Days later, I emerged and looked out of Malinalli's eyes. They'd begun without me. Cortés was in her mouth and then he was in mine and his fingers dug into the longer tufts of fur at the base of my head. I looked up at him, wanting to hold him with my eyes the way I held him with my mouth. But it was neither the heat nor the tenderness in his gaze that seized my heart. I looked up at him and saw him covered in the violet blood of my people. Thought of him on my world with bodies piled all around him. Thought of him mercilessly spearing the children of my world. I heard their cries. I felt their terror, their pain, their anguish.

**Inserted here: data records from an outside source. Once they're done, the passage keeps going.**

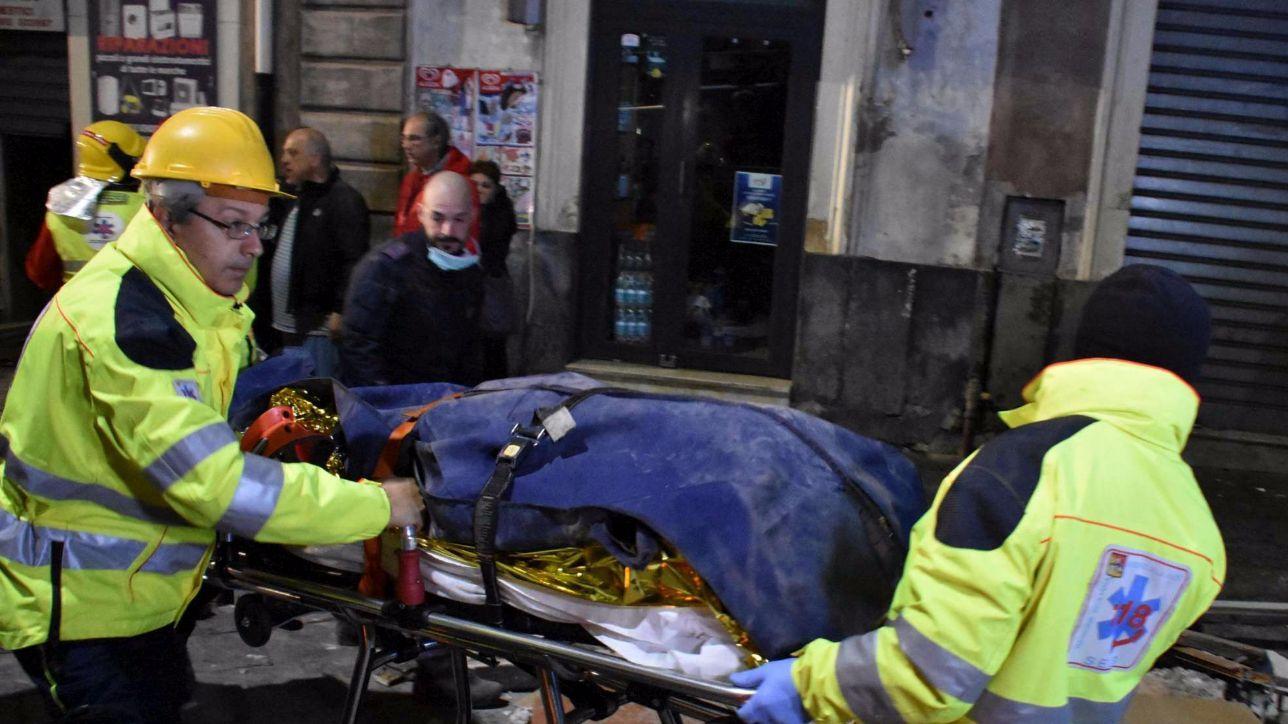 Catania crolla una palazzina di tre piani morta una for Piani di una palazzina di una storia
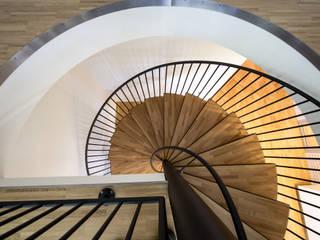 Pasillos, vestíbulos y escaleras modernos de Architektin DI Ulrike Wallnöfer Moderno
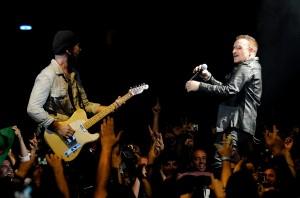 Edge & Bono Barcelona 360 Tour Photocredit Kevin Mazur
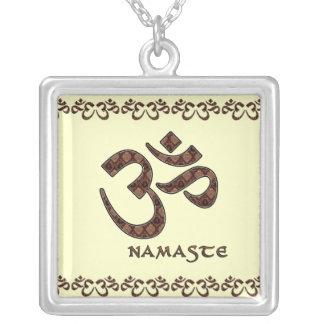 Namaste con el símbolo Brown de OM y la crema Collar Plateado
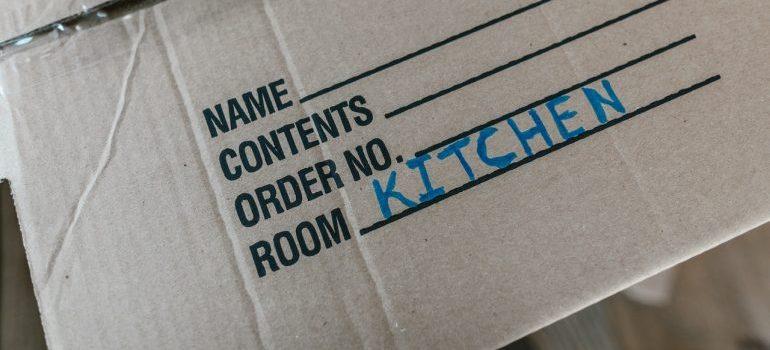 kitchen moving box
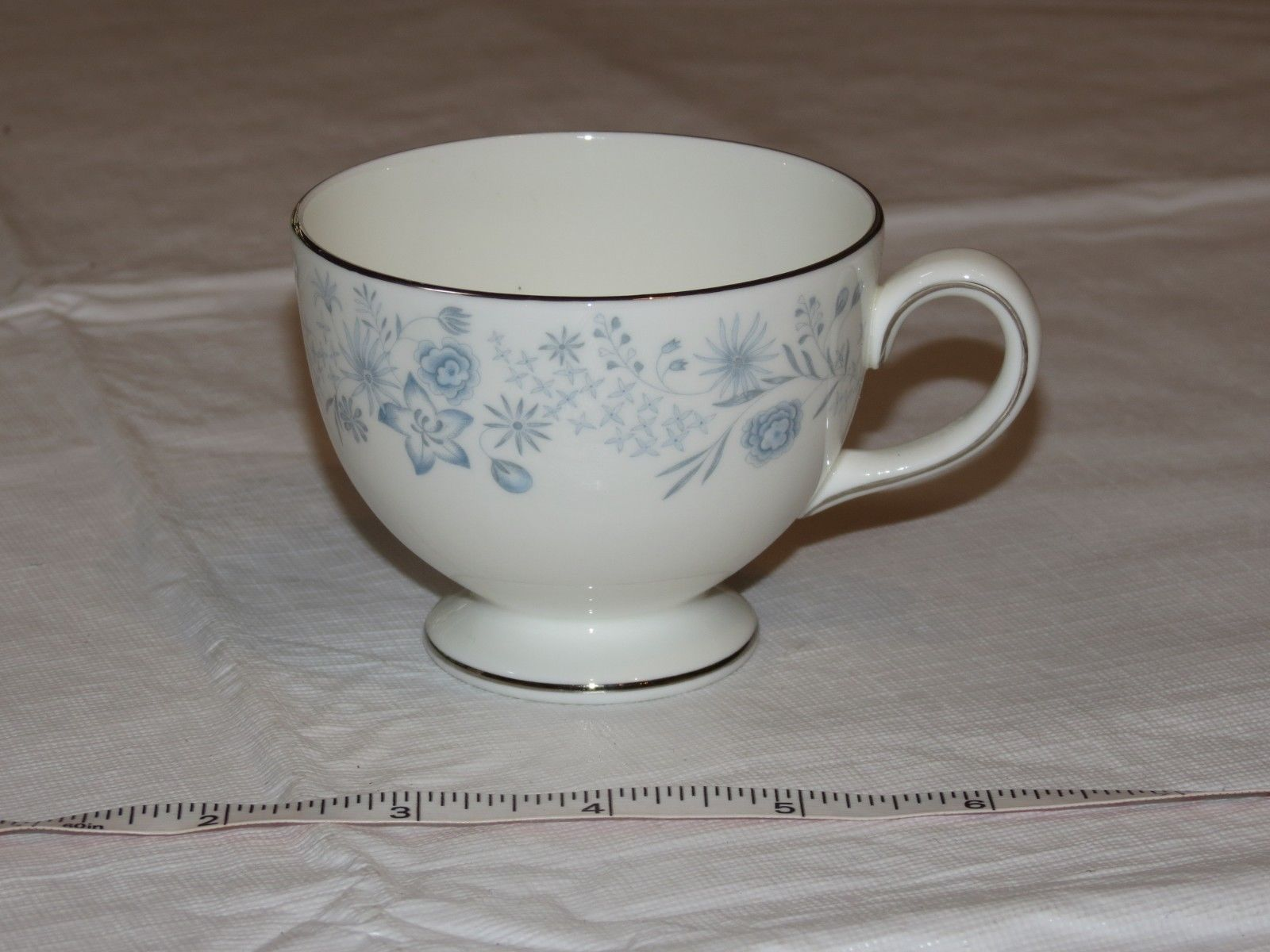 Wedgwood Belle Fleur Bone China 1 Tea Cup Made in England white blue !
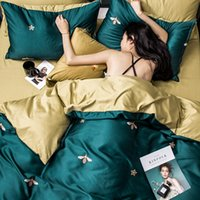housses de couette vertes king size achat en gros de-King Size Bedding Set Luxury Bedding Sets 4pcs Duvet Cover Set Pillowcases Bed Sheet Double Bed Spread Cover Set Green Red T200706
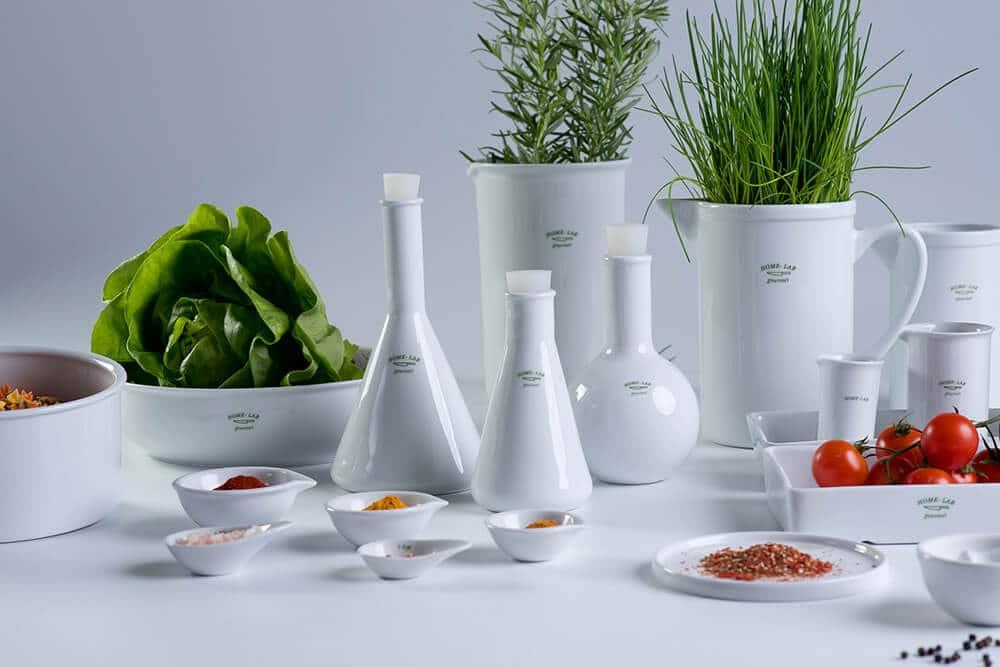 Doza smaku zporcelanowej fiolki, czyli kolekcja Home Lab od Modus Design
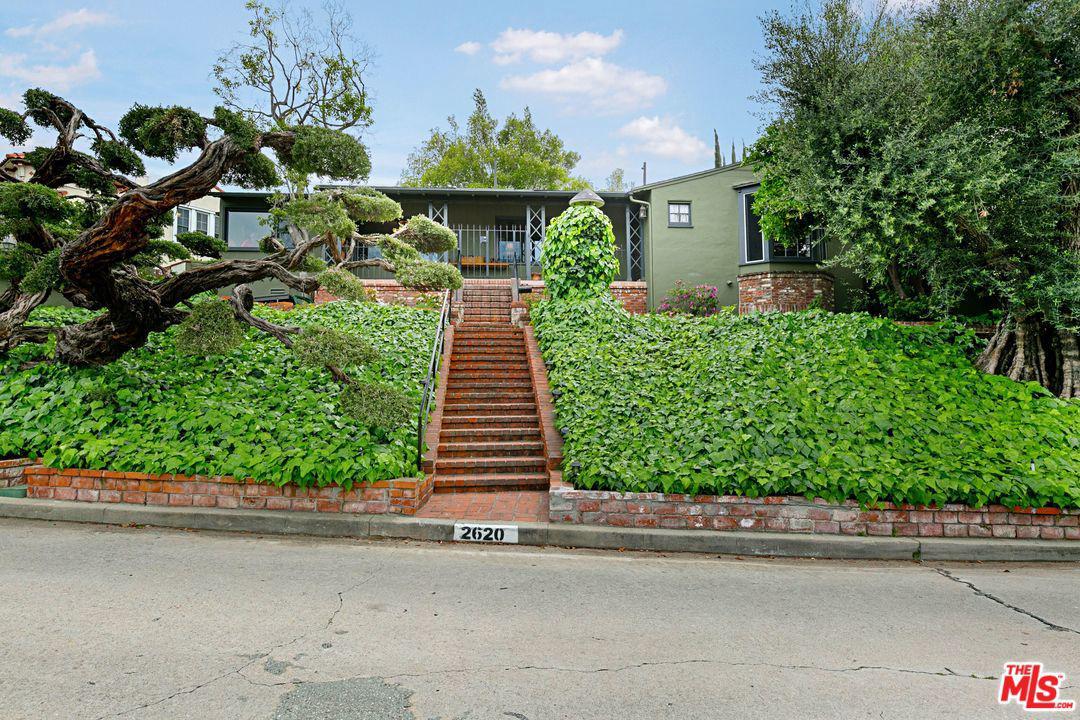 2620 IVANHOE, Los Angeles (City), CA 90039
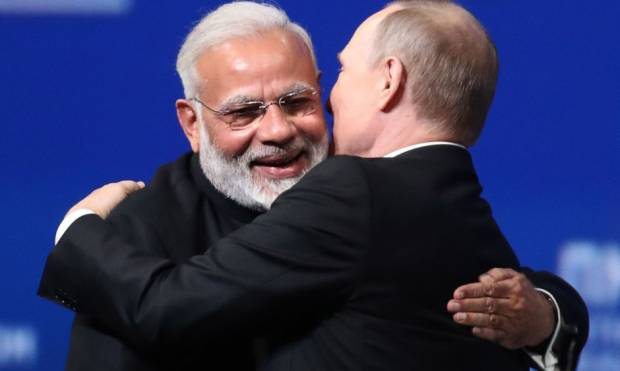 Copy of MODI_HUG_PUTIN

I choked on him, falling away from him and collapsing into Malinalli as I felt the bitterness rise in my throat, as I felt the need to convulse, to retch, to tear out my own mouth, to destroy myself for taking pleasure where I had taken it. I fled, further than I'd ever gone into the recesses of Malinalli's mind. He didn't call out for me, didn't ask where I had gone, didn't reach for me again. I felt Malinalli searching for me but I withdrew more than I ever had before, until I didn't think she could feel me. I couldn't stand to be in my own skin. Or hers. I couldn't answer her, couldn't speak to her. Cortés was not the conqueror of my people. My people would never die at his hands. But in that moment, I could not bear Malinalli either. Her people and her world were dying at his hands. How was she able to let [End Page 208] his hands touch her? So many times, in the midst of passion or afterwards, while resting against him or me, she'd bite at his hands, suckle at his fingertips, kiss his wrists. As if she didn't taste the blood or feel the death in his hands. I didn't know if she could hear my thoughts. I wanted not to think anymore. I wanted not to be.

_______

There followed a long period of darkness. I didn't rise to the surface of her consciousness during that time. I couldn't bear to see any more killing. They were human bodies, but in those days, I could only see the bodies of my children, my people, lying in their spilt blood.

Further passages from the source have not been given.